Para mi, los grafitis nunca han sido un gran problema. Aunque están allá donde vayas, no creo haberme quejado de ellos ninguna vez, y eso que soy muy quejica. Por ejemplo, me he quejado de los edificios que considero feos muchísimas veces. De hecho, no hace ni un día desde la última vez que me queje de lo horrible que me parece la fachada del edificio de BBVA en la plaza circular. Es gris, poco original y se ve desde toda la ciudad. Sin embargo, siempre he aceptado los grafitis como parte del paisaje urbano.

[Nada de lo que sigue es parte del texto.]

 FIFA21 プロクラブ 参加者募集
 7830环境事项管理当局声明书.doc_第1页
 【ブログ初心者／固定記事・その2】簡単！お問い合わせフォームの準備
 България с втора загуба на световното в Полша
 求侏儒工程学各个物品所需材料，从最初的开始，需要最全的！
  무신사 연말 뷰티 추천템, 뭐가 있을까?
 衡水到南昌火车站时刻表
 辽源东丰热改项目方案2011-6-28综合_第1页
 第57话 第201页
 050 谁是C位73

Diría que sí que pueden ser considerados una forma de arte, aunque no dudo en afirmar que son actos de vandalismo. No hay otra palabra que describa mejor coger un rotulador y escribir el nombre de tu cuadrilla en la parte de atrás de una señal de tráfico. A pesar de esto, no me indigno cuando veo grafitis en la puerta de mi garaje. En parte, porque sería algo hipócrita. Pero también porque me parece que las pintadas son las imperfecciones que demuestran que este es un lugar donde viven miles de personas y no un parque temático. Y es que, si nos empezamos a poner exquisitos con la estética de Bilbao, antes de quitar los grafitis habría que quitar los anuncios y los andamios que ocupan fachadas enteras.
Donde dibujo la línea roja es cuando la pintada deja de ser una tontería y empieza a ser un crimen de odio. En el paseo de Olabeaga hay una esvástica que me enfada cada vez que la veo. Ahora mismo no puedo decir que pagaría 2500 euros por quitarla, pero la próxima vez que pase por ahí la tapo.
En conclusión, no se si es porque, al vivir en casa de mis padres, veo el asunto con más distancia, pero no me molestan los grafitis. Yo los dejaría ahí, siempre que solo hayan sido unos chavales que acaban de descubrir los posca y han decido poner su nombre en mi garaje.